# Binder for custom-ner-de

This binder enables you to train, evaluate, and apply a custom NER model using spaCy. The only prerequisite is that you know how to annotate in and export documents from Transkribus. That's it!

## Train a custom NER model using spaCy with German texts annotated in Transkribus

Input URL to an annotated PAGE XML Zip file exported from Transkribus (for example a public link pointing to a file on SWITCHdrive):

In [1]:
ZIP_URL = "https://drive.switch.ch/index.php/s/nIF5agoktDJP3li/download"  # change this sample URL to your own URL

Optional inputs:

In [2]:
WORD_REMOVE = None  # list of words to be removed from the list of entities (false positives), e.g., WORD_REMOVE = ["Händeklatschen", "Salpeter"]
PERSON_NAMES = None  # list of persons to be added to the model, e.g., PERSON_NAMES = ["Max Mustermann", "Ada Lovelace"]
LOCATION_NAMES = None  # list of locations to be added to the model, e.g., LOCATION_NAMES = ["Basel", "Mittelerde"]

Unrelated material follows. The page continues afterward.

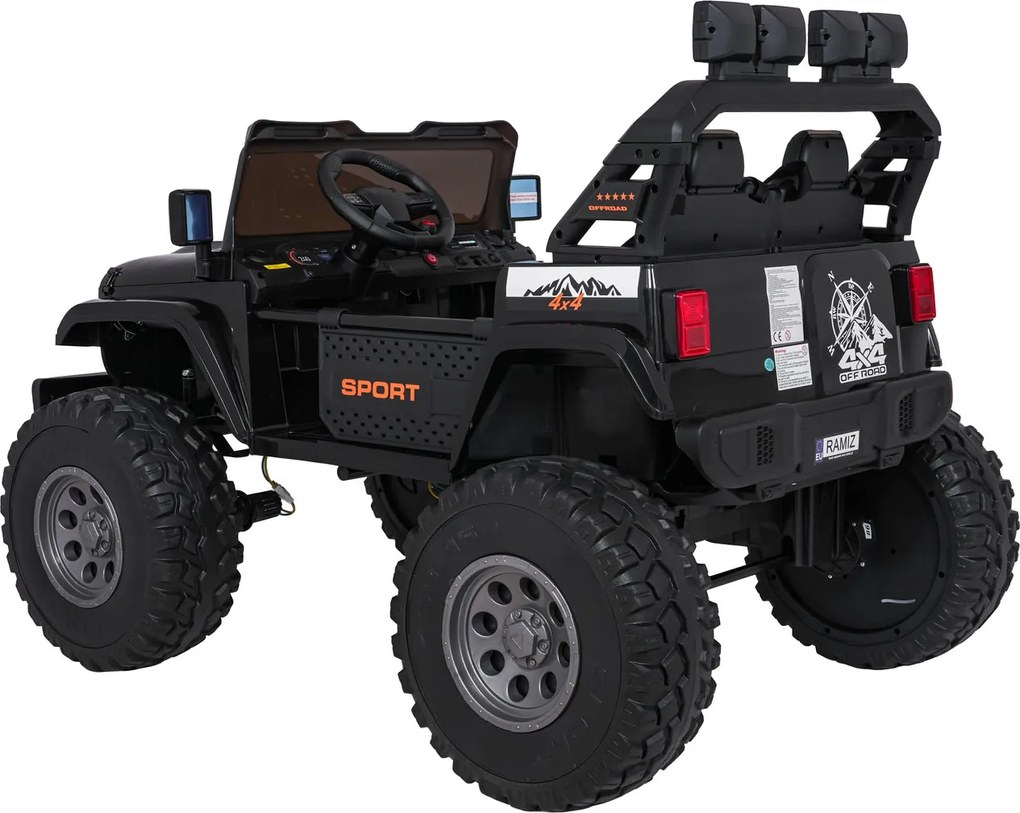 Carro elétrico para Crianças 2 Lugares Extreme Sport 4x4 24V Pneus Espuma EVA, assento couro ecológico Preto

Train the model (this can take some time):

In [3]:
from custom_ner_de.client import Client
my_client = Client()
my_client.train_model(zip_url=ZIP_URL,
                      word_remove=WORD_REMOVE,
                      person_names=PERSON_NAMES,
                      location_names=LOCATION_NAMES,
                      epochs=1)

Downloading Zip file... 

AssertionError: 

Save the model to the `/custom-ner-de/user_output/models/` directory:

In [None]:
my_client.save_model()

If you want to keep the model, you must download it from this directory to your local machine (Binder will reset after you close your browser).

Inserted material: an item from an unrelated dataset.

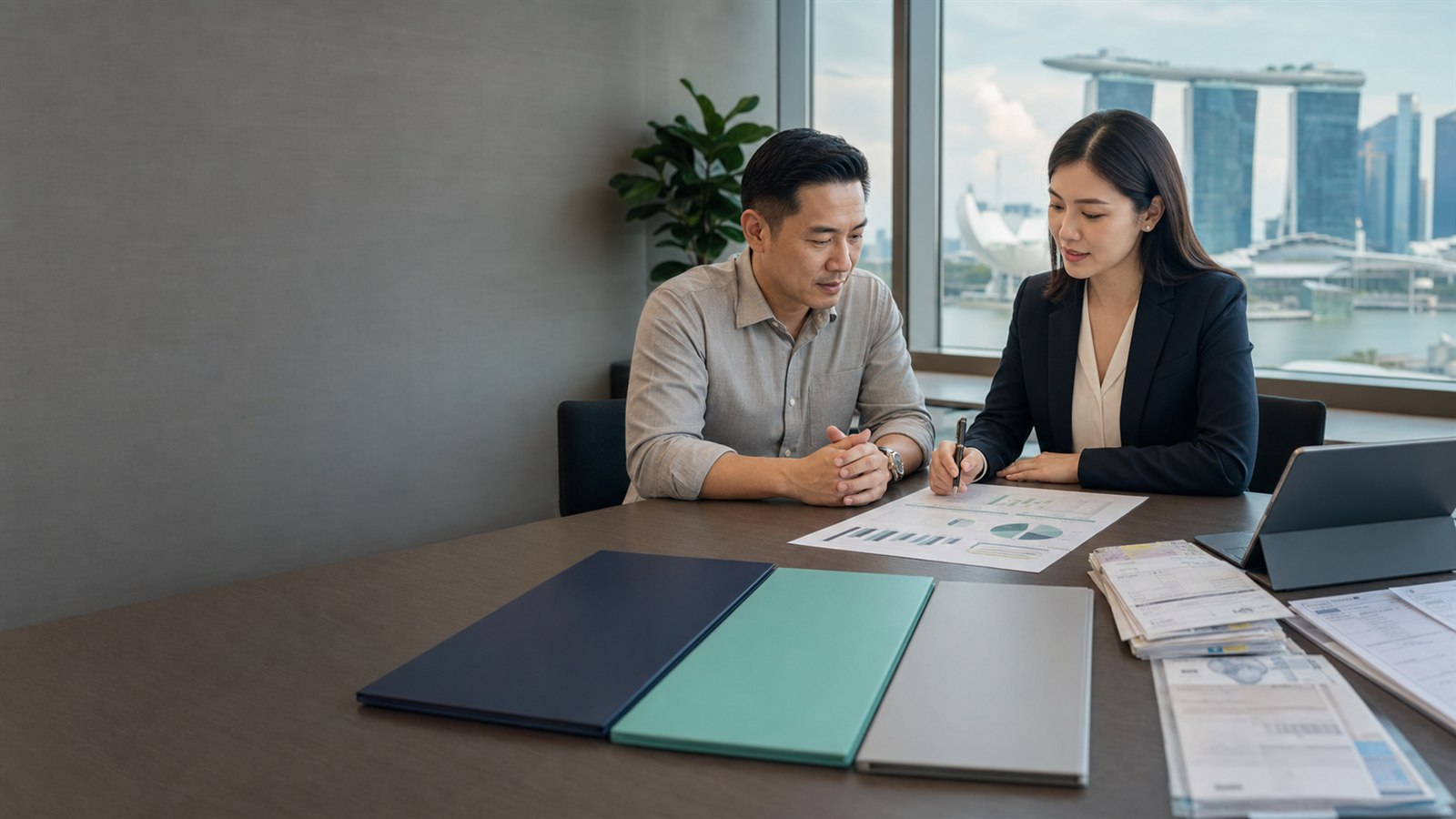 Singapore SME owner comparing overdraft, working capital loan and trade line options with a financing adviser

## Evaluate a custom NER model

Optional inputs:

In [None]:
MODEL_PATH = None  # complete path to custom NER model directory (if no input is provided, the previously trained model is loaded)

Evaluate model:

In [None]:
my_client.evaluate_model(model_path=MODEL_PATH)

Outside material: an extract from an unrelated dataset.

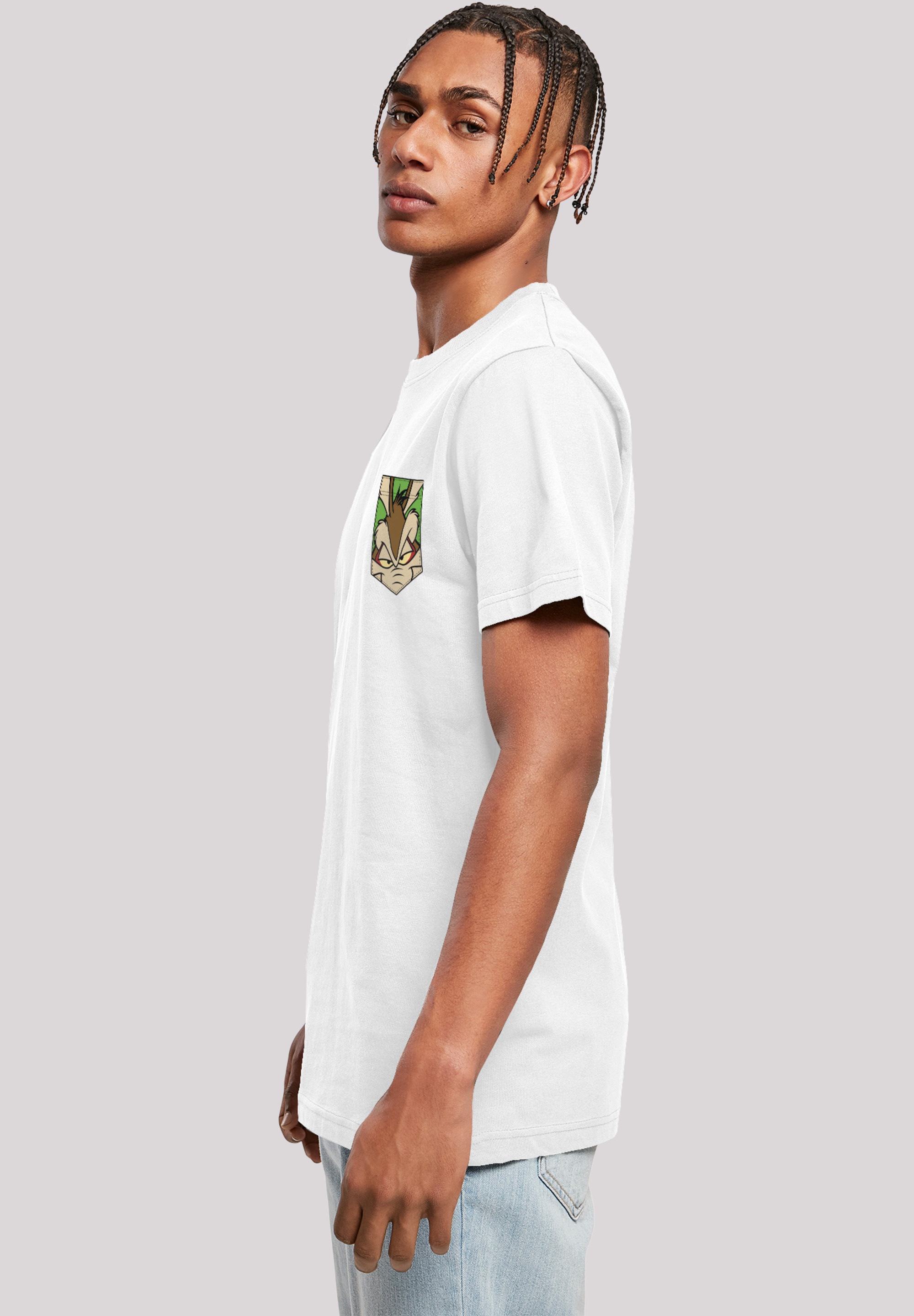 F4NT4STIC T-Shirt »Looney Tunes Face Faux Pocket«, Print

## Apply the custom NER model to new German texts transcribed in Transkribus

Input URL to plain text file (for example a public link pointing to a file on SWITCHdrive) to which to custom NER model should be applied:

In [None]:
TEXT_URL = "https://drive.switch.ch/index.php/s/4eBBIImulcOfMf7/download"  # change this sample URL to your own URL

Optional inputs:

In [None]:
MODEL_PATH = None  # complete path to custom NER model directory (if no input is provided, the previously trained model is loaded)

Apply the model to the text:

In [None]:
my_client.apply_model(text_url=TEXT_URL,
                      model_path=MODEL_PATH)

Display the result:

In [None]:
my_client.result

Save the result to the `/custom-ner-de/user_output/results/` directory:

In [None]:
my_client.save_result2csv()

If you want to keep the result, you must download it from this directory to your local machine (Binder will reset after you close your browser).